My question is, will a dempsey and a salvini work together with something else? Will the dempsey and Salvini even work together? I'll take suggestions, you can call me an idiot, I just don't want to end up with one fish again.


----------



## conoholic (Nov 12, 2005)

make sure the dempsey is a lil bigger then the salvini. and u can have a male con with them to if u want


----------



## pugwash (Sep 11, 2006)

What's the width of the tank?

Am curious about Sal's, but my FM and EBJD only squabble a little (4ft tank too). The FM was the dominant one of the tank, whilst the EBJD is more chilled, ignoring his flaring anger (although I have caught the EBJD cornering swordtails!).


----------



## C.Casaceli (Oct 19, 2007)

Its about 16 or 18".

The salvinis seem kind of spunky, I saw a video of one chasing around an Oscar that was a pretty decent size.

Any other ideas?


----------



## C.Casaceli (Oct 19, 2007)

Any ideas on aquascaping this tank differently than you would for African Mbuna? Will the sal and dempsey still be fine with rocks, caves and such? Should there be more wood pieces and plants instead?

Will they be ok if I leave the two large, expensive, algae covered pieces of Holey rock in the tank?


----------



## MetalHead06351 (Oct 3, 2007)

that would work, and I would add some driftwood and leave the caves. I don't know anything about holey rock though.


----------



## C.Casaceli (Oct 19, 2007)

Anyone think a green texas with the dempsey and salvini would be ok? Or should I stick with the dempsey, sal and some other smaller fish?

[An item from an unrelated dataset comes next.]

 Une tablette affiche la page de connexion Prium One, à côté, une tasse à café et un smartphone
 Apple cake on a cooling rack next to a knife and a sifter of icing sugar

Green Tex profile says 9" and pretty aggressive, and I know the salvini and dempsey are pretty agressive too, these three and some larger tetras or barbs for dithers? LFS had all three last time I was there.


----------



## pugwash (Sep 11, 2006)

Doubt they'd be room for those three, but it may work...although I'm sure CichlidLover should chime in; he's got experience of breeding both in a 55g (solely though).

Just a thought, but what about a breeding pair of the smaller cichlids, plus either a Sal or JD as population control of the fry?


----------



## C.Casaceli (Oct 19, 2007)

When you say smaller cichlids, do you mean like keyholes or something along those lines?


----------



## pugwash (Sep 11, 2006)

Ah...no, FM's or Cons - that sort of size (proably mid-sized cichlids). Keyholes won't stand up to the aggression of either a JD or Sal!

Have been looking around old threads, someone has a 75G with 6 FM's and 1 Texas (TOTM July 06), whilst another has 4 Cons (1M/3F) and a male Sal....and some dithers to bring the cichlids out (black skirt tetra's, swordtails, giant danio's etc)


----------